Observe that Hegel says it is a new form which Socrates stands for; we are not left simply with nihilism. Hegel adds with respect to the killing of Socrates by the Athenian people, “It was a force within themselves that they were punishing.” Though much of this antagonism cannot be avoided, it makes our responsibility more compelling to have criteria to judge our own daimonic.
DIALOGUE AND INTEGRATION
The most important criterion which saves the daimonic from anarchy is dialogue. Here, the method of interpersonal dialogue—brought to its glory in Greece by Socrates and handed down for twenty-four centuries to be used in different forms by almost every contemporary psychotherapist—now gains in importance and becomes much more than a mere technique. For dialogue implies that man exists in relationship. The fact that dialogue is possible at all—that it is possible, in favorable circumstances, for us to understand each other, stand where the other is standing—is, in itself, a remarkable point. Communication presupposes community which, in turn, means a communion between the consciousness of the persons in the community. This is a meaningful interchange which is not dependent upon the individual’s mere whim, but is a built-in aspect of the structure of human intercourse.
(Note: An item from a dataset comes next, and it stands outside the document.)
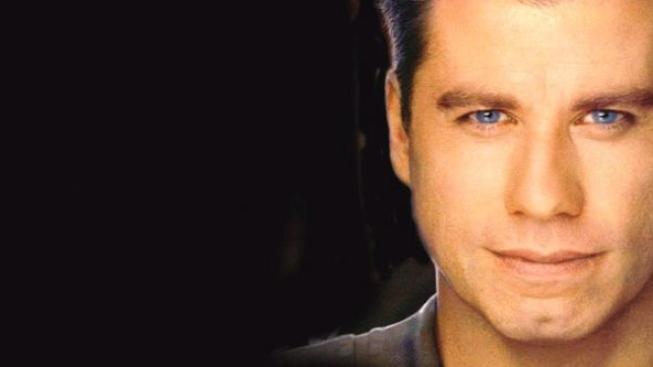 John Travolta s manželkou daroval peníze na dětský fond
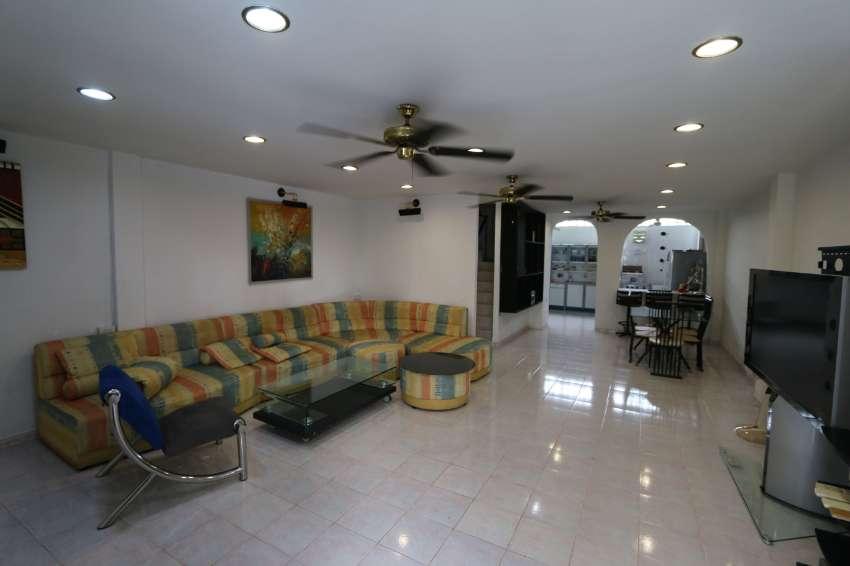 HOUSE 5 bedrooms =14,000 baht, Pattaya Tai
Buber has insisted that human life is life in dialogue; and although he makes of this point too extreme a theory—he says that we can know the self only in dialogue—he does present the crucial half of the truth. Sullivan’s interpersonal emphasis on consensual validation also shows the central importance of dialogue, and has the merit of emphasizing the experiential side rather than mere discourse. The word logos (meaningful structure of reality) is the anchor of this term, dia-logos. If we can talk about the daimonic meaningfully, we already are in the process of integrating it into the structure of our lives.
Socrates was convinced that we find through dialogue the structure of experience and that each man is not cast adrift on his own. He demonstrates this to the Athenians on the street corner by getting Meno’s completely uneducated slave boy to prove the Pythagorean theorem merely by asking him questions (the Meno, Dialogues of Plato). Socrates (or perhaps, more accurately, his interpreter Plato) believed that the truth of such a theorem already existed in the slave’s mind, in line with the doctrine of “ideas” and reminiscence, and had only to be “awakened” and brought out. But even if we argue that Socrates put the theorem there by the suggestive questions he asked, we still end up with the same truth in a different form. That is that it is possible for the slave to hear the questions and to put them together meaningfully. Understanding is possible, specifically by the structure of language, and more generally by the structure of human relationships.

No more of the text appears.